══ Texte extrait

La seconde solution consisterait à faire du Fonds de réserve des retraites un élément de lissage des accidents conjoncturels. Les systèmes de retraite ont à jouer un rôle de stabilisateur automatique, c'est-à-dire à maintenir le pouvoir d'achat même quand celui-ci s'effondre pour d'autres catégories de la population. Mais, cela est aujourd'hui fait par l'endettement, mieux vaudrait qu'il le soit grâce à un fonds de réserve dans lequel on pourrait piocher dans les périodes de mauvaise conjoncture et dans lequel on réinvestirait dans les périodes de bonne conjoncture. Selon moi, c'est cette seconde solution qui devrait être privilégiée.

Pour mesurer le poids des retraites dans le PIB, il faut aussi y inclure tous les autres transferts opérés en direction des retraités. Ainsi, les dépenses d'assurance maladie des retraités sont deux à trois fois supérieures à la moyenne nationale alors que les contributions de ceux-ci sont plus faibles. Il y a donc un transfert – de l'ordre de 40 %, correspondant à un peu plus de 4 % du PIB – de l'assurance maladie en direction des retraités. Par ailleurs, 50 % de la population passera par une période de dépendance à la fin de sa vie. On ne s'occupe pas d'un enfant handicapé de la même manière que d'une personne de 85 ans atteinte de la maladie d'Alzheimer. C'est pourquoi il me paraît important d'incorporer le coût de la dépendance des personnes âgées – qui représente un peu moins de 1 % du PIB actuellement – dans le pourcentage de PIB consacré aux retraités. Quand on ajoute aux 13 % correspondant au poids des seules retraites dans le PIB, les 4 points correspondant au transfert de l'assurance maladie et le point correspondant au coût de la dépendance, on arrive à 18 %.

Sur la question du financement de la sécurité sociale et son impact sur les entreprises, je trouverais peut-être un point d'accord avec M. Sterdyniak : je ne crois pas que le financement de la retraite par répartition sous forme de cotisations, qu'elles soient patronales ou salariales, pèse sur le coût du travail et, par conséquent, sur la compétitivité des entreprises. Quelles que soient les modalités de financement, les niveaux de salaires se mettent en place sur le marché du travail et c'est le coût global pour l'employeur qui est la variable d'équilibre de ce marché. Qu'une partie plus ou moins importante aille aux travailleurs sous forme de salaire direct et qu'ensuite elle leur soit reprise sous forme d'impôt ou de cotisation, cela ne change pas énormément la donne. Une comparaison entre la France et le Danemark, les deux pays les plus écartés de ce point de vue en Europe, le montre : le Danemark a un financement très axé sur les impôts et la France sur les cotisations ; or les coûts salariaux au Danemark sont un peu supérieurs à ceux de la France, et il en est de même pour les indicateurs de productivité et de niveau de vie général.

════
══ Données fournies

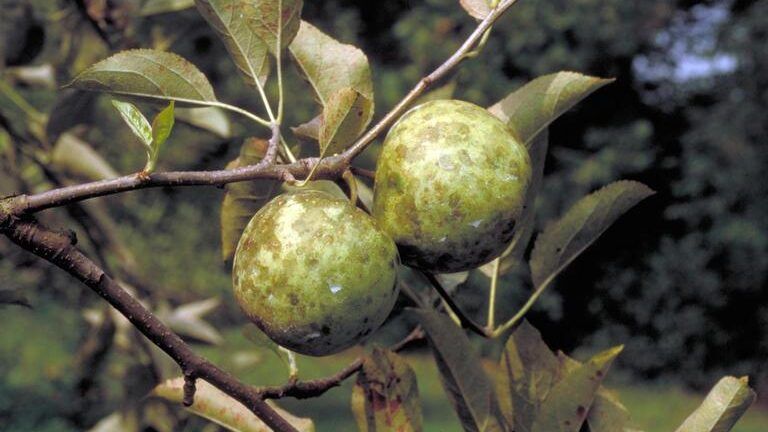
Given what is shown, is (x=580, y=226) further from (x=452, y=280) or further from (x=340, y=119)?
(x=340, y=119)

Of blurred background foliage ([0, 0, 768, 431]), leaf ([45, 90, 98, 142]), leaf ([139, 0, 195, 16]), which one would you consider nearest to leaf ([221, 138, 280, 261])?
leaf ([45, 90, 98, 142])

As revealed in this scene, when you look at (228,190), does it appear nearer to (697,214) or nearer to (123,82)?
(123,82)

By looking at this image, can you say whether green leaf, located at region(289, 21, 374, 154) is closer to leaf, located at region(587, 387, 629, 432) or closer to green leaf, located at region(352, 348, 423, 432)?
green leaf, located at region(352, 348, 423, 432)

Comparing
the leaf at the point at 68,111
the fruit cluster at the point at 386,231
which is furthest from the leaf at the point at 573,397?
the leaf at the point at 68,111

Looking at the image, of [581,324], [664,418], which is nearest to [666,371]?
[581,324]

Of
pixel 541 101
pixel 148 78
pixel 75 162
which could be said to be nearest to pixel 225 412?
pixel 148 78

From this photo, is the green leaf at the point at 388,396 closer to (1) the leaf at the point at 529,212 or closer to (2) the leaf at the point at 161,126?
(1) the leaf at the point at 529,212

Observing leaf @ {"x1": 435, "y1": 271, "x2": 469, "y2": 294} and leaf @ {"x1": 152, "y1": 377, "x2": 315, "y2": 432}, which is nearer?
leaf @ {"x1": 152, "y1": 377, "x2": 315, "y2": 432}
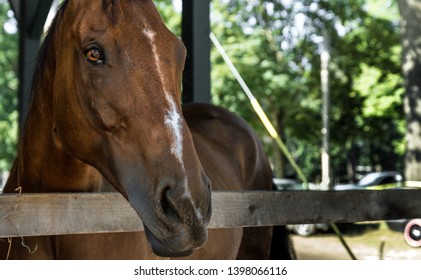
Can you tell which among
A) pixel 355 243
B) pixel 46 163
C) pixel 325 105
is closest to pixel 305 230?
pixel 355 243

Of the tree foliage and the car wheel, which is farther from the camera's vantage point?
the tree foliage

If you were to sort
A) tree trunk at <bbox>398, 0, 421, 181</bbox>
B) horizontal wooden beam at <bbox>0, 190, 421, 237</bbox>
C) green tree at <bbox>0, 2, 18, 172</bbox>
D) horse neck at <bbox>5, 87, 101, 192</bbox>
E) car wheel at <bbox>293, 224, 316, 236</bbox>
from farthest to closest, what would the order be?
green tree at <bbox>0, 2, 18, 172</bbox> → car wheel at <bbox>293, 224, 316, 236</bbox> → tree trunk at <bbox>398, 0, 421, 181</bbox> → horse neck at <bbox>5, 87, 101, 192</bbox> → horizontal wooden beam at <bbox>0, 190, 421, 237</bbox>

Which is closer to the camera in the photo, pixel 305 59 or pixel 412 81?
pixel 412 81

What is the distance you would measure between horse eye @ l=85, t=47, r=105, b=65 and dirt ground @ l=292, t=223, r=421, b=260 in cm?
641

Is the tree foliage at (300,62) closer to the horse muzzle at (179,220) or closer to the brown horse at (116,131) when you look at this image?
the brown horse at (116,131)

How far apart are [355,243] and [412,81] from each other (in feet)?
16.2

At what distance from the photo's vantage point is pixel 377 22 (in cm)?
1609

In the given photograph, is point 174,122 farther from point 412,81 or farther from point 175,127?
point 412,81

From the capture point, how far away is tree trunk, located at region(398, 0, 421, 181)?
5.75 m

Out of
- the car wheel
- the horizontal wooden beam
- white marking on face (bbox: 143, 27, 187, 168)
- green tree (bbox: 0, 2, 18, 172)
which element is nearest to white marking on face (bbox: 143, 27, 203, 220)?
white marking on face (bbox: 143, 27, 187, 168)

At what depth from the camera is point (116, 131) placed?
160 cm

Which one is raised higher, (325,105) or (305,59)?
(305,59)

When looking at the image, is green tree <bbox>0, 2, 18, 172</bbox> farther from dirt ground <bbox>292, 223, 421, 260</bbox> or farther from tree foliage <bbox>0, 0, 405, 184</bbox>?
dirt ground <bbox>292, 223, 421, 260</bbox>

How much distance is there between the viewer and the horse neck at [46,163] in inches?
77.5
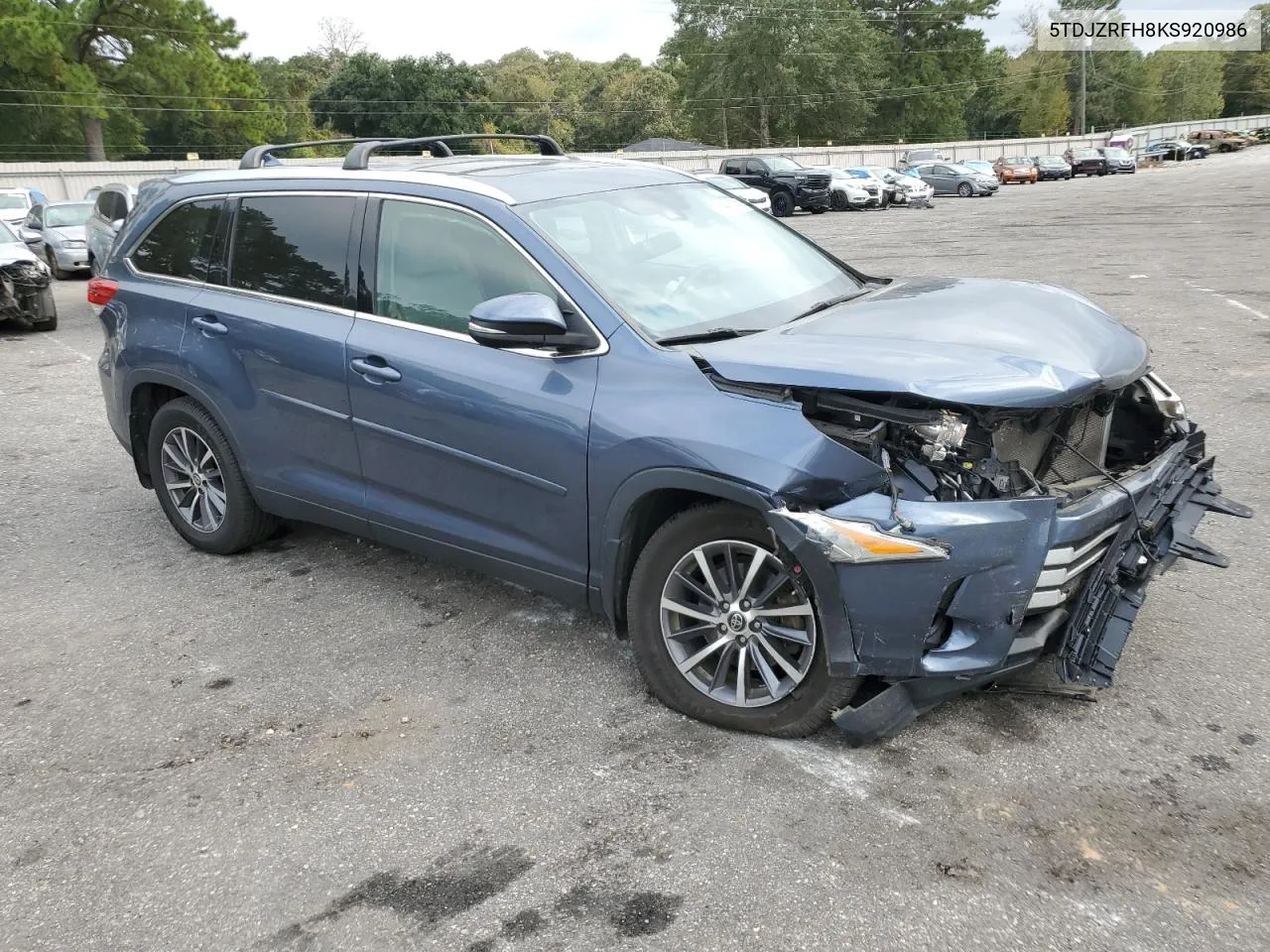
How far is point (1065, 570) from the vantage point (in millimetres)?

════

## Consigne 1
D'après l'extrait sur les retraites, pourquoi le financement de la retraite par cotisations ne pèse-t-il pas sur le coût du travail ? Répondez en une à trois phrases.
## Consigne 2
Actualisez le passage de l'extrait sur les retraites qui commence par « La seconde solution » et se poursuit jusqu'à « devrait être privilégiée. », en remplaçant « endettement » par « emprunt ».
## Consigne 3
Répondez aux questions suivantes à partir de l'extrait sur les retraites.
(a) Quelle part du PIB le coût de la dépendance des personnes âgées représente-t-il actuellement ?
(b) Quelle proportion de la population passera par une période de dépendance à la fin de sa vie ?
(c) Quel pays a un financement très axé sur les impôts ?
Les entrées ci-dessus n'ont aucun rapport avec l'extrait sur les retraites.

## Réponse 1
Quelles que soient les modalités de financement, les niveaux de salaires se fixent sur le marché du travail, dont la variable d'équilibre est le coût global pour l'employeur. Qu'une part plus ou moins importante soit versée en salaire direct puis reprise sous forme d'impôt ou de cotisation ne change donc pas énormément la donne.

## Réponse 2
La seconde solution consisterait à faire du Fonds de réserve des retraites un élément de lissage des accidents conjoncturels. Les systèmes de retraite ont à jouer un rôle de stabilisateur automatique, c'est-à-dire à maintenir le pouvoir d'achat même quand celui-ci s'effondre pour d'autres catégories de la population. Mais, cela est aujourd'hui fait par l'emprunt, mieux vaudrait qu'il le soit grâce à un fonds de réserve dans lequel on pourrait piocher dans les périodes de mauvaise conjoncture et dans lequel on réinvestirait dans les périodes de bonne conjoncture. Selon moi, c'est cette seconde solution qui devrait être privilégiée.

## Réponse 3
(a) Un peu moins de 1 % du PIB.
(b) 50 % de la population.
(c) Le Danemark.